Spraykünstler verzieren Sportanlage

Frauen am Ball. Ein Ausschnitt aus der Bildergalerie der Graffitikünstler auf dem Sportplatz Wiener Straße. (Foto: Frey)

Kreuzberg. Verschmierte Wände sind fast flächendeckend ein Problem in Friedrichshain-Kreuzberg. Natürlich auch bei den bezirklichen Immobilien.

Zum Beispiel auf dem Sportplatz Wiener Straße. Aber ausgerechnet diese Anlage, gelegen am Rand des Görlitzer Parks, könnte künftig zur NoGo-Area für die Freunde sinnloser Sprüh-Sprüche und Tags werden.

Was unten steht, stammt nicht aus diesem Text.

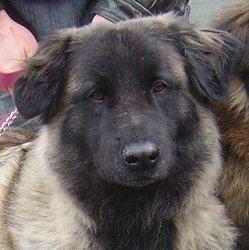 Zorina, chien Chien de montagne portugais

Denn im vergangenen halben Jahr wurden dort die Gebäudefassaden von 16, meist professionellen Sprayern mit verschiedenen Großgemälden verziert. Sie zeigen Sportmotive, meist Frauen beim Ausüben verschiedener Leibesübungen.

Die Idee, mit Hilfe von Graffiti eine Art Schutzwand gegen sinnloses Schmieren zu schaffen, entstand im Sportamt. Dort sind es die Mitarbeiter leid, ständig viel Geld für das Beseitigen von Sprüh-Angriffen auszugeben. Allein 20 000 Euro habe vor einiger Zeit eine Reinigung im Willy-Kressmann-Stadion gekostet, erzählt Amtsleiter Detlev Oßenkopp. "Mit dem Ergebnis, dass es kurz darauf wieder genauso aussieht." Mehr Respekt, so die Hoffnung, hätten die verkrachten Dosenmaler vielleicht, wenn bekannte Vertreter der Graffitiszene zuvor am Werk waren.

So wie jetzt an der Wiener Straße. Auf eine Rundmail von Oßenkopp meldete sich Linda Lorenz. Die 29-Jährige gehört zur "Streetuniversity", jener besonderen Bildungsstätte in der Naunynritze, wo sich vor allem Jugendliche in kreativer Straßenkunst ausprobieren können. Linda Lorenz zeigte sich an dem Projekt interessiert. Und mit ihr einige Spray-Stars mit Namen oder Pseudonymen wie Marco, Schäck, Ches oder Argh.

Sie und noch einige weitere widmeten sich mehrere Monate unentgeltlich der Fassadenverschönerung. Lediglich für das Material im Wert von etwa 3000 Euro musste das Sportamt aufkommen.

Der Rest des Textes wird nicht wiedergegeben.